-------- Supplied data --------

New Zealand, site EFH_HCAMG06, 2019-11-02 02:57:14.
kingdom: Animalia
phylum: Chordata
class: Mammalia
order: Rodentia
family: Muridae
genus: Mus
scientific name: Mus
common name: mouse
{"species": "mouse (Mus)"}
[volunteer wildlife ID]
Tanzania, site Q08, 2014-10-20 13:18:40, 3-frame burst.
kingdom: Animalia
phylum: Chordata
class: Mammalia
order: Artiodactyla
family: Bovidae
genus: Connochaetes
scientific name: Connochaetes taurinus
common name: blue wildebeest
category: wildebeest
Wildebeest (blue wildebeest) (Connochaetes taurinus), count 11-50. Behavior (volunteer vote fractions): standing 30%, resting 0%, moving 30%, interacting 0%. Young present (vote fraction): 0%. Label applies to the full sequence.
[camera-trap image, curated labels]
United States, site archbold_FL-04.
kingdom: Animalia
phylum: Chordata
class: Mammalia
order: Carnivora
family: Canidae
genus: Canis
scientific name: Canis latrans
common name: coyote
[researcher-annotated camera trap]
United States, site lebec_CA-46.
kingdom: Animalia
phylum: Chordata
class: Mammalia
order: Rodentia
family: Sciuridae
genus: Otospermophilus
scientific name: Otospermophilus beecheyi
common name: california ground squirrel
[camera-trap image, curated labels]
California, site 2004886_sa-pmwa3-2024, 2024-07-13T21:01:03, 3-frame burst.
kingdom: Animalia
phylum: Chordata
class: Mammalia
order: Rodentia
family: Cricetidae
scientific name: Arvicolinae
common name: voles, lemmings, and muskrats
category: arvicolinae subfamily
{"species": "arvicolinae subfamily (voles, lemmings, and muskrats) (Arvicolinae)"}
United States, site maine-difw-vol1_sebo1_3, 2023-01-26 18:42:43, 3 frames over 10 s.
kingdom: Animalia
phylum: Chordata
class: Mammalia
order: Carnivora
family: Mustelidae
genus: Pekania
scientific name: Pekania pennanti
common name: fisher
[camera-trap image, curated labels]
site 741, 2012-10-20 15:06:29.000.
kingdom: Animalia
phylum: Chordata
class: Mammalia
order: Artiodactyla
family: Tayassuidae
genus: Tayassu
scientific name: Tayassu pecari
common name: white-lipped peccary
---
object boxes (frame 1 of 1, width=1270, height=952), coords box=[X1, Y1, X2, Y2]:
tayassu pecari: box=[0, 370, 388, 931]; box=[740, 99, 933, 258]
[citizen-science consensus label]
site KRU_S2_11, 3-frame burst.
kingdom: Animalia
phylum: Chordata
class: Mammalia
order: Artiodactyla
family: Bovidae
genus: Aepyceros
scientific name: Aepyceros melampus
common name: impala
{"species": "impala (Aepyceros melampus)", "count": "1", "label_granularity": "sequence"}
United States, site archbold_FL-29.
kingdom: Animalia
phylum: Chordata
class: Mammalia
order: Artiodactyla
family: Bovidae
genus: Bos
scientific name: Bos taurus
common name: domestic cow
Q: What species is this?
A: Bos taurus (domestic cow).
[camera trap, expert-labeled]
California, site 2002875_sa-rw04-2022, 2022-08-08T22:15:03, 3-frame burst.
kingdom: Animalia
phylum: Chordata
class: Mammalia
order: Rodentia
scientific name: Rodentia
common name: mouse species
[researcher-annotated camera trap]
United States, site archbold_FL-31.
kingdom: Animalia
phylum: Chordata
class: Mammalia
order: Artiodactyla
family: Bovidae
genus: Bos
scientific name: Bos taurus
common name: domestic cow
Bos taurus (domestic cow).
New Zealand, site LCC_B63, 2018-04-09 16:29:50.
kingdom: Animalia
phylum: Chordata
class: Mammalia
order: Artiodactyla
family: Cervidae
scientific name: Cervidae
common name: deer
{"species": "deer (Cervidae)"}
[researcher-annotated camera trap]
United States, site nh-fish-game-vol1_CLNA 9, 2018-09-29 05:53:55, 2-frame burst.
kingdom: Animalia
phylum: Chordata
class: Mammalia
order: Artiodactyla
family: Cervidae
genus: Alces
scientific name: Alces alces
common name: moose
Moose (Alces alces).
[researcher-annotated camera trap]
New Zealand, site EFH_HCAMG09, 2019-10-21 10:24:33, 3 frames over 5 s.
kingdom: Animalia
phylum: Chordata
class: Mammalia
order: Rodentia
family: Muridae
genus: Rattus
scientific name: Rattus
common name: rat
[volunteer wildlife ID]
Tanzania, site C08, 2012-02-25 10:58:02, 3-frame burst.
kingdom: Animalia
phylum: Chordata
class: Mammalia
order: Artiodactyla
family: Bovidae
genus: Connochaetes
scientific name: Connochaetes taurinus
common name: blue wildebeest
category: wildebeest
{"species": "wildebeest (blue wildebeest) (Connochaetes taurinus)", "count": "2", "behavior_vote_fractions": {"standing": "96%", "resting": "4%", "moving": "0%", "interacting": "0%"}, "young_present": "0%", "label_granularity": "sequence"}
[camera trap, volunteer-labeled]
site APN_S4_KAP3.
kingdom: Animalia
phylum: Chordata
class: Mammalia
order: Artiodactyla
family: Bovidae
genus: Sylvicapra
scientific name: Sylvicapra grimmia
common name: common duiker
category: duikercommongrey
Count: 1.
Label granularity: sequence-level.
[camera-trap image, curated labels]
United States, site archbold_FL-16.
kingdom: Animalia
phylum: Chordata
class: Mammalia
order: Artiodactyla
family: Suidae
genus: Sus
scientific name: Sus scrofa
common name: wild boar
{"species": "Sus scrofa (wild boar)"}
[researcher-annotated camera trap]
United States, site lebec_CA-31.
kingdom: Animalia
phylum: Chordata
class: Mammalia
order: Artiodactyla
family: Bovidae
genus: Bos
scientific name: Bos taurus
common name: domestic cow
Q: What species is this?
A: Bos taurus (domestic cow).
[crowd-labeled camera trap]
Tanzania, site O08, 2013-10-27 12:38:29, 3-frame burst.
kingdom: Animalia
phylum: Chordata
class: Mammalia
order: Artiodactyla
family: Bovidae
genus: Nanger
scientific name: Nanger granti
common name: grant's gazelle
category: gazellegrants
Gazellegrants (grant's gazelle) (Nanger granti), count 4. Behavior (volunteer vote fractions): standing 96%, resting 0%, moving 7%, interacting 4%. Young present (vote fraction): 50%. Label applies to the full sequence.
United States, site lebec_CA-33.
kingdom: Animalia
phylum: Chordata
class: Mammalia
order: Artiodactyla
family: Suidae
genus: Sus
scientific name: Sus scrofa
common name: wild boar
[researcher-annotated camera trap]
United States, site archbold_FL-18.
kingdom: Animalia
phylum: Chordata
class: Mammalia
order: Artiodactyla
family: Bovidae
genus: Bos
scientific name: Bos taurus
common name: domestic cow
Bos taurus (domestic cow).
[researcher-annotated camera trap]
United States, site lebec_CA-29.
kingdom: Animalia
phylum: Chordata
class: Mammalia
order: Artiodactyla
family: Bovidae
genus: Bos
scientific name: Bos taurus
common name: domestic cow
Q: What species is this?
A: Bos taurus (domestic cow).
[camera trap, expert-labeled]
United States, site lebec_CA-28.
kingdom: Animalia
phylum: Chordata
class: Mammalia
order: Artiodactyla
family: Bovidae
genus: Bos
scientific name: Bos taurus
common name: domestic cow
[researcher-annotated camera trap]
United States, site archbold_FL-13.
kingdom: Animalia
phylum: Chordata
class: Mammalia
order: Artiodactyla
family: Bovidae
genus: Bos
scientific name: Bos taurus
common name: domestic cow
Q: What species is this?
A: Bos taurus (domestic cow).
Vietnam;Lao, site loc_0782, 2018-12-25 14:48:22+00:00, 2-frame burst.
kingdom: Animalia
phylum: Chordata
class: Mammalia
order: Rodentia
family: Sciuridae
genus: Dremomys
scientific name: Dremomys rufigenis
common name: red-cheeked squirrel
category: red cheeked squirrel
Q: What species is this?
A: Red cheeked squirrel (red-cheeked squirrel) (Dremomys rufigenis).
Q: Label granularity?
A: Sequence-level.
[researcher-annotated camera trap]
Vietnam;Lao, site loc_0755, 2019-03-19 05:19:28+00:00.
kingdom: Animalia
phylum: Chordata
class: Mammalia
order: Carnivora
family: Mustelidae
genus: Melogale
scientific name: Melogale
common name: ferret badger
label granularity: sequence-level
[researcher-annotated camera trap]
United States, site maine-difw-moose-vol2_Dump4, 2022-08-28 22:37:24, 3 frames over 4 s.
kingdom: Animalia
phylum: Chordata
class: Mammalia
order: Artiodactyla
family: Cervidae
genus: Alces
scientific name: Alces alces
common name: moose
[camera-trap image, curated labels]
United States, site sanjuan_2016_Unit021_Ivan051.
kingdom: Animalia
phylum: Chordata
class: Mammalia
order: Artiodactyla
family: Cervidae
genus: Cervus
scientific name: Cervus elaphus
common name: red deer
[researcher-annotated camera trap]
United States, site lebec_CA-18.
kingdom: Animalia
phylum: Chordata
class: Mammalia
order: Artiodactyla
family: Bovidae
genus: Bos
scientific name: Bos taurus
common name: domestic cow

--------

Goal of the exercise :: What is needed here is one number: how many lines of the entries hold the string "Vietnam".

The answer :: 2